I have one room in my house that is all paneling. Every wall is floor to ceiling. At first I really liked it, but it is mostly a spare room and when my outdoor chain link fence fell, I kept my big, completely outdoor dogs in that room as I did the repairs. Needless to say the beautiful wood paneling is now scratched and nicked and hideously damaged in more than one spot from my dogs jumping up on the door, window sill, etc.
If you remove the paneling you may find a lot more to fill in. I would get plastic wood and fill the scratches. There is a plastic wood that is easy to sand but I don't remember the name. Then buy an electric sander, they are not expensive and will eliminate a lot of work. You can then paint or wall paper the room.
Hi, we remodeled our living room on the cheap. We had the old 1970's paneling on the wall. By this time we had discovered joint compound in doing the master. We bought a like 28 lb bag of dry mix for under 30 bucks, and mixed it with water as told in a big bucket. then we mudded our walls with the spackler whatever its called. but the point is we filled in all the paneling grooves and then swirled it in there making it a decorative finish with random protrusions from the compound.
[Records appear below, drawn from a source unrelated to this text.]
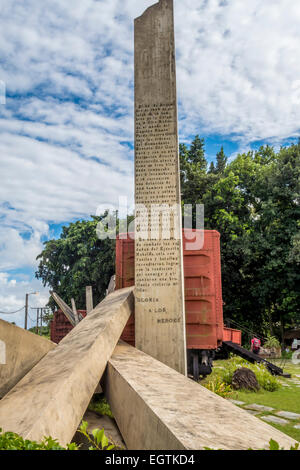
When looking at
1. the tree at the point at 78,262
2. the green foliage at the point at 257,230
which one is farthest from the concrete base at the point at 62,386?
the tree at the point at 78,262

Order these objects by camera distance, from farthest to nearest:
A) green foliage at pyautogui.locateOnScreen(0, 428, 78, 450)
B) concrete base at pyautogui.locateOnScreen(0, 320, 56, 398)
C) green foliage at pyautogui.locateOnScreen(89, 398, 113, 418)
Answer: green foliage at pyautogui.locateOnScreen(89, 398, 113, 418) < concrete base at pyautogui.locateOnScreen(0, 320, 56, 398) < green foliage at pyautogui.locateOnScreen(0, 428, 78, 450)

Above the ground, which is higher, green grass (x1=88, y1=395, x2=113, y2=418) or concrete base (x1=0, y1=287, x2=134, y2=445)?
concrete base (x1=0, y1=287, x2=134, y2=445)

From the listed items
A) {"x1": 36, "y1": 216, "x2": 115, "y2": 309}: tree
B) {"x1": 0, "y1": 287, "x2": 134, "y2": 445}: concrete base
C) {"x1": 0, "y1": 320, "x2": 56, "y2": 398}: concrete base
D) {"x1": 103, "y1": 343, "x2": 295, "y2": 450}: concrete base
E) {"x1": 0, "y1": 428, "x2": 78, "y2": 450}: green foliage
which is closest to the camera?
{"x1": 0, "y1": 428, "x2": 78, "y2": 450}: green foliage

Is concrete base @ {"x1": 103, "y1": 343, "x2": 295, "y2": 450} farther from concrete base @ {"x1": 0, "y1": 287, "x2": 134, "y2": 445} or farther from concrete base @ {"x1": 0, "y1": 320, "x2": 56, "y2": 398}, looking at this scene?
concrete base @ {"x1": 0, "y1": 320, "x2": 56, "y2": 398}

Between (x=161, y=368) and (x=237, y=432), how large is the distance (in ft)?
5.59

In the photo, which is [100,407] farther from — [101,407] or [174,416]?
[174,416]

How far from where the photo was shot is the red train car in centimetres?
616

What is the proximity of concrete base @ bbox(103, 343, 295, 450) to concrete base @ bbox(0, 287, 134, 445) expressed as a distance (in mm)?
293

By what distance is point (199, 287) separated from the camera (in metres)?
6.29

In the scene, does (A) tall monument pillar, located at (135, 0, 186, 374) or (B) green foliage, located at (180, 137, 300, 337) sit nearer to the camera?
(A) tall monument pillar, located at (135, 0, 186, 374)

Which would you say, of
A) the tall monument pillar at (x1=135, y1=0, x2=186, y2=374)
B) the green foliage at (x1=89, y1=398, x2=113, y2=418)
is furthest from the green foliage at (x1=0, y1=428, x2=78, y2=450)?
the tall monument pillar at (x1=135, y1=0, x2=186, y2=374)

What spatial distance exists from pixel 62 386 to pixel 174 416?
1.11 metres

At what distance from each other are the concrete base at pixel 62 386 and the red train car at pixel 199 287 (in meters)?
2.08

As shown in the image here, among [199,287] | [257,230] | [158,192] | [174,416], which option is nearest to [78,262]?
[257,230]
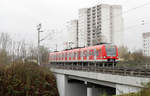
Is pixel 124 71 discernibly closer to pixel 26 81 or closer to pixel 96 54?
pixel 96 54

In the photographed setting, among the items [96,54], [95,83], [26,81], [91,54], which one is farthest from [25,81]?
[95,83]

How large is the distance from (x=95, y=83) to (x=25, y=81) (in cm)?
1166

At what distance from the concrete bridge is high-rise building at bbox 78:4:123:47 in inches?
1922

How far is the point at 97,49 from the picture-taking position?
2583 centimetres

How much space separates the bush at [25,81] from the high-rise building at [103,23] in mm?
47509

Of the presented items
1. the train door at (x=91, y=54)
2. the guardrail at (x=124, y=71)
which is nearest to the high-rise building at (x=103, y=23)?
the train door at (x=91, y=54)

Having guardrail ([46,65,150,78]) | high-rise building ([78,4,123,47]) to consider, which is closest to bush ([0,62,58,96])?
guardrail ([46,65,150,78])

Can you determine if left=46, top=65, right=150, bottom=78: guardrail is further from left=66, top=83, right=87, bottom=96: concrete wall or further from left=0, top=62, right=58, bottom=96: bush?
left=0, top=62, right=58, bottom=96: bush

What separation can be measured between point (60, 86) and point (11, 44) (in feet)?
81.4

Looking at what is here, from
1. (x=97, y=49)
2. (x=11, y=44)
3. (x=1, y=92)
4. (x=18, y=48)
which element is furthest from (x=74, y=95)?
(x=11, y=44)

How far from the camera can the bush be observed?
27672 millimetres

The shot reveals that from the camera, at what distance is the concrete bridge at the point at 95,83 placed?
13976mm

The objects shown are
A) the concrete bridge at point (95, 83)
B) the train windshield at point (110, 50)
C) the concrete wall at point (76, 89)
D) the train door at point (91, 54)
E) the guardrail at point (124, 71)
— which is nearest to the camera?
the guardrail at point (124, 71)

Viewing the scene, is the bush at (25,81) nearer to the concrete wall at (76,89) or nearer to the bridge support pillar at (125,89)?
the concrete wall at (76,89)
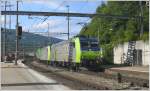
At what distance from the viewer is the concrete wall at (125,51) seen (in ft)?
159

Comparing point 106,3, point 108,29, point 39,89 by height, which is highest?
point 106,3

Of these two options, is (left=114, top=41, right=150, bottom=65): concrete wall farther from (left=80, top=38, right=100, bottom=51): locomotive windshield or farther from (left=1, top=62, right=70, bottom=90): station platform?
(left=1, top=62, right=70, bottom=90): station platform

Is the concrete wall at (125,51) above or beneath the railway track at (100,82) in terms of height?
above

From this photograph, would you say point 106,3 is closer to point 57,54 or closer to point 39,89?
point 57,54

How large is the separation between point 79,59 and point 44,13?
45.9ft

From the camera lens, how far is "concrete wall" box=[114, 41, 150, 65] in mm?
48584

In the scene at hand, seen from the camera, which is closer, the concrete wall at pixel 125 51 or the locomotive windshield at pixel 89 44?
the locomotive windshield at pixel 89 44

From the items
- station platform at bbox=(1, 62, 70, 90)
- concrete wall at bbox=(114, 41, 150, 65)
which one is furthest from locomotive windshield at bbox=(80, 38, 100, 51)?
Result: concrete wall at bbox=(114, 41, 150, 65)

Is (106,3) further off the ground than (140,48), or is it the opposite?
(106,3)

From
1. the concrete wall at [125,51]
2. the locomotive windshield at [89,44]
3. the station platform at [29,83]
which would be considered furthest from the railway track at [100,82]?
the concrete wall at [125,51]

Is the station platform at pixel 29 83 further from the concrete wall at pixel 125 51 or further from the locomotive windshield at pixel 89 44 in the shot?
the concrete wall at pixel 125 51

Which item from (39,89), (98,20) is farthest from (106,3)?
(39,89)

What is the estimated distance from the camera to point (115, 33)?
256 ft

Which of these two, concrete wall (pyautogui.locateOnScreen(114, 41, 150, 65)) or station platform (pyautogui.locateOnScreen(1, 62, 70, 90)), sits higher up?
concrete wall (pyautogui.locateOnScreen(114, 41, 150, 65))
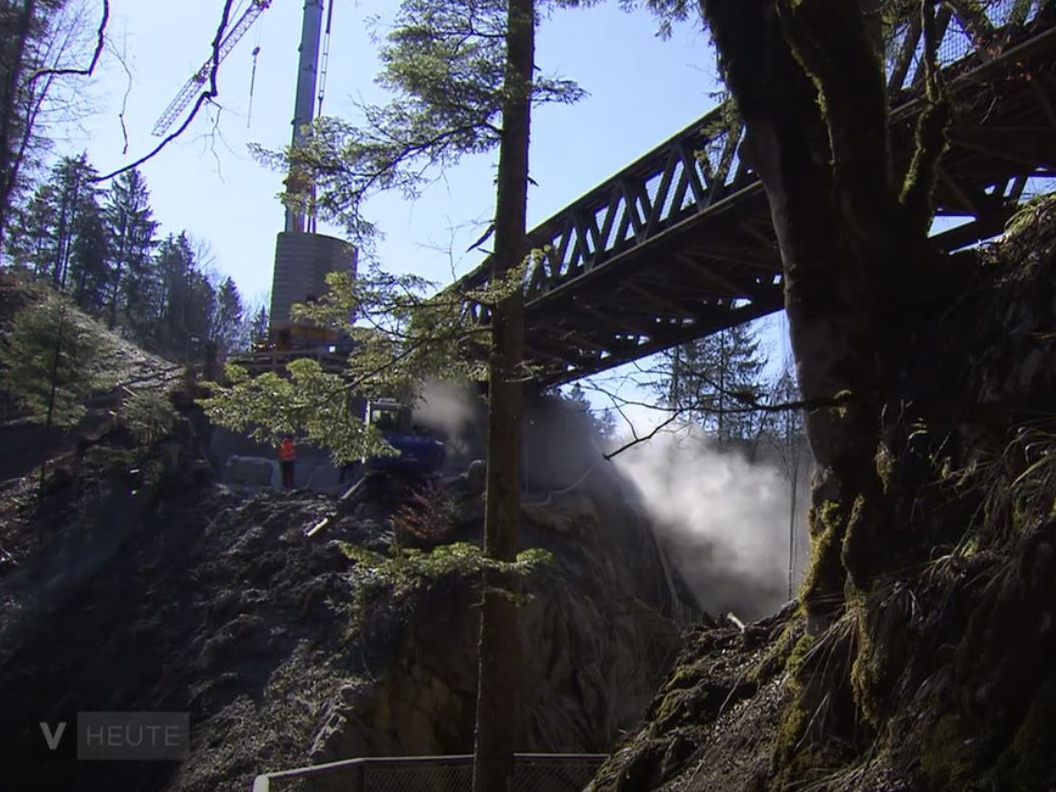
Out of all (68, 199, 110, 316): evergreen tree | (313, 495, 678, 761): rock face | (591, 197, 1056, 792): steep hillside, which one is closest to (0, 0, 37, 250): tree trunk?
(313, 495, 678, 761): rock face

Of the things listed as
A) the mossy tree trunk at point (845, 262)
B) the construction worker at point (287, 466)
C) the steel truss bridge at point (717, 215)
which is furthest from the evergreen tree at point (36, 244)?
the mossy tree trunk at point (845, 262)

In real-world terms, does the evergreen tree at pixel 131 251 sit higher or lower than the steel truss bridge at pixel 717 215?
higher

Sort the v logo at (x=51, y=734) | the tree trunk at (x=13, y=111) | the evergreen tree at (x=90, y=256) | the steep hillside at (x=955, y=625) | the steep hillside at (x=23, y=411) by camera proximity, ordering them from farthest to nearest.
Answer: the evergreen tree at (x=90, y=256) → the steep hillside at (x=23, y=411) → the tree trunk at (x=13, y=111) → the v logo at (x=51, y=734) → the steep hillside at (x=955, y=625)

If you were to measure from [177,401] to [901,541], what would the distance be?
28.4 meters

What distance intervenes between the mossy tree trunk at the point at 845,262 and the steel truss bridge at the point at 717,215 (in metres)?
1.98

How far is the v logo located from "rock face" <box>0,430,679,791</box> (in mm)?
118

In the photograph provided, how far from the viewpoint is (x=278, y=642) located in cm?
1631

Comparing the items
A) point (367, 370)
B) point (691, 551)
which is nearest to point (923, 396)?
point (367, 370)

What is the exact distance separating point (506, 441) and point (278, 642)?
8809 millimetres

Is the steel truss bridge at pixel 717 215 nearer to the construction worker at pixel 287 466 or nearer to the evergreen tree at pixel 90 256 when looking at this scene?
the construction worker at pixel 287 466

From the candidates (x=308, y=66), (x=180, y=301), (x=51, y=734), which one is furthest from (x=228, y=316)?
→ (x=51, y=734)

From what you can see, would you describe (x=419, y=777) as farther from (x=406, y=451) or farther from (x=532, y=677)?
(x=406, y=451)

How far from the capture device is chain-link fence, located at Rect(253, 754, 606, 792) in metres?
8.05

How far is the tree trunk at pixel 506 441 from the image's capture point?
343 inches
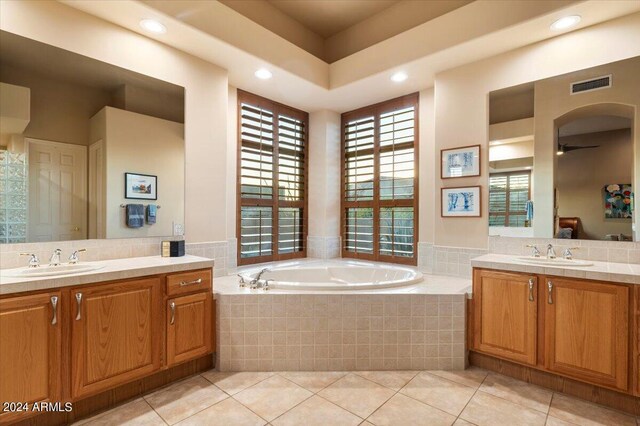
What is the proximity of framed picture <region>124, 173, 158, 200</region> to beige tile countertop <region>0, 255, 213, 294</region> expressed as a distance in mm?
486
Nothing new to add but the last house we bought is almost all paneling and that does get to you after awhile. The first room I did I put spackling in all the grooves, primed it with Kilz and wallpapered it. Lots of work but it turned out really cute. Now 4 years later the paper is starting to curl at the seams. I had kinda hoped that it would stick good and I could possibly paint over it some day. In my hallway, I applied Kilz again and then painted the walls a light creamy color.
I had natural wood paneling in my sunroom and could not stand how it looked. So I lightly sanded the paneling, primed the walls and painted. (Don't try to skip priming the walls: this extra step will provide the proper base between the paneling and your chosen paint color. Without the primer the paint could easily peel off the paneling). The resulting look is reminiscent of old fashioned bead-n-board. It looks wonderful. Also, I added a chair rail around the room and walled papered by bottom half of the room with a lovely vine and leaf pattern paper. Painting the room really opened it up and made it a very welcoming space.
FYI. if the grooves are really deep you can always fill them with wood putty to even out the wall prior to painting.
We had paneling in our gameroom and it made the room very dark. We just used Kilz primer and Benjamin Moore taupe colored paint. It was very easy to do and really brightened up the room. We also used MDF for crown moulding and baseboard.(very easy to paint and to work with in general). The room looks great and it has been about 5 years. Just go for it.
Sandy from Pittsburgh
What's the best thing to use on paneling that is too dry and needs to be cleaned?
By glenda dunnigan from Belleville, IL
When I had wood paneling I used Old English Oil or Pledge to keep it nice looking.
Pledge orange oil. It cleans, polishes, and smells so good. Or lemon oil. I like the orange better, it is not greasy.
Scott's Liquid Gold is a similar product that is good for cleaning and shining wood.
To clean dried out paneling, I use Murphy's oil soap.
I varnished all my paneling and some of it came out darker than the others. If I re-varnish the lighter pieces will it match up? Should I use polyurethane to seal it?
My dining room has wood (the real stuff) paneling and I want to give it a face lift. I am looking for a simple way to lighten the wood without re-stripping the whole room or painting over such quality wood. Does anyone have a fairly simple solution to my problem?
I have stained and vanished custom wood picture frame paneling in the living room and some in the dining room. I would like to whitewash or paint the paneling in the living room to give it an old Western or antique type of look. Anyone have some suggestions on how to achieve this finish?